Transaction Log tuning

  • We have a vendor telling us that the reason that the transaction log is not truncating is something that we did. It is SQL 2000 SP3a. The log has grown from 10 MBs on Feb 10 to 135MBs today. That was before I ran a script that shrunk it down from 2.2 GBs.

    The database is set to full and does a nightly full backup and is supposed to truncate the log on backup. This server is a dual 3.60 GHZ with 4GBs ram and it only host their database of 453MBs.

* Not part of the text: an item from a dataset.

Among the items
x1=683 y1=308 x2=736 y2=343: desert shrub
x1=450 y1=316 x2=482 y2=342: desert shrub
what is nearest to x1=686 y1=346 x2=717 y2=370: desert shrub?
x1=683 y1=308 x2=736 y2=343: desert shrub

They do run a seperate index file that is 603 MBs.

    Is there something that I can do that will prevent this or is it a vendor problem?

    Thanks

    Frank

  • Frank,

    A full backup will not and should not ever truncate a transaction log.  If you have your database set to the Full Recovery Model, you should be taking regular transaction log backups, which do truncate the log.  You indicate that the transaction log has grown 125 MB in a week's time, and that the database is approximately 1GB (data and index).  You should probably, at a minimum, take a transaction log backup once per day.  However, if it is a transactional database, you may want to consider transaction log backups more often than that.  Once per hour is not unreasonable.  Obviously the more often you take the backups, the smaller (in general) the backups will be, and the smaller the transaction log can be.  In my shop, we take transaction log backups every 15 minutes in most cases.

    Steve

  • Transaction logs are not truncated when a full backup runs. It sounds like the database was set to Full logging mode at some point which causes the transaction log to grow continually (even though full backups are run) until a transaction log backup is run.

    Transaction log backups truncate the log file to free up the space but do not shrink the file. It's common to run a transaction log backup every hour for that size of a database. However, a transaction log backup will fail if the logging mode for the database is set to Simple which logs less and truncates the log on its own schedule (very often).

  • Thank You for the information. I will up the transaction log backups and keep an eye on it. I have them set for every six hours right now. I take it that the way a trans log grows is not dependant on the application that uses it, but on how often I back it up.

     

    Thanks

    Frank

  • Hi Frank,

    At the end of the "Truncating the Transaction Log" article of BOL it is explicitly stated: "Truncation does not reduce the size of a physical log file, it reduces the size of the logical log file. For information on shrinking the size of a physical log file, see Shrinking the Transaction Log."

    Also, BOL says that one of the events that cause log truncation is the completion of BACKUP LOG statement. So, the transacion log backup itself does not reduce the size of the file, it only reclaims a free space within it.

    At some time (once a week maybe) you should schedule a DBCC SHRINKDATABASE or DBCC SHRINKFILE statement, to reduce the size of the physycal log file. Of course, you cannot reduce it below its original size (the size with which it was created).

    Regards,

    Goce.

  • To get a quick look (especially when new to this) at the transaction log size and space used : start Enterprise Manager, open your server, select the database of interest (by highlighting it) then go to View\taskpad.  You should see a summary of some information about your database including files and how much space is used in each.  The bar used to graphically show this is misleading - it doesn't use all the space at the beginning of the file.  As hte others usggest, read the BOL articles on shrinking files and transaction logs to get a better understanding.

  • I think it is looking better now. The backups run every 30 minutes for the transaction log and they have been reduced from 100+ MBs to about .5 MBs now. I will shrink the log next week just to make sure that everything is good.

    Thanks again to everyone.

    Frank

  • I disagree with the advice given to shrink the log once per week.  When you shrink it on a regular basis, you are forcing it to expand when it runs out of space, which obviously will happen when someone, or the application, or maintenance procedure is performing inserts, deletes, or updates.  This will cause performance problems for your application and is completely unnecessary.  In your case, I would definitely shrink it once to get the size under control.  But once it "settles in" at the size that it needs, considering your backup schedule, it should no longer grow unless an unusual occurance happens that causes it to require more space (such as a reindex).  You can judge the approximate size the log needs to be by looking at the size of the largest transaction log backup, and adding a little, assuming of course that the largest isn't that big because of unusual circumstances.

    In answer to your question about transaction log growth, it IS dependent on the application.  Every transaction (with certain exceptions) is written to the transaction log, and then committed to the database.  So, log growth is dependent on how your database is updated, and controlled by your backup plan.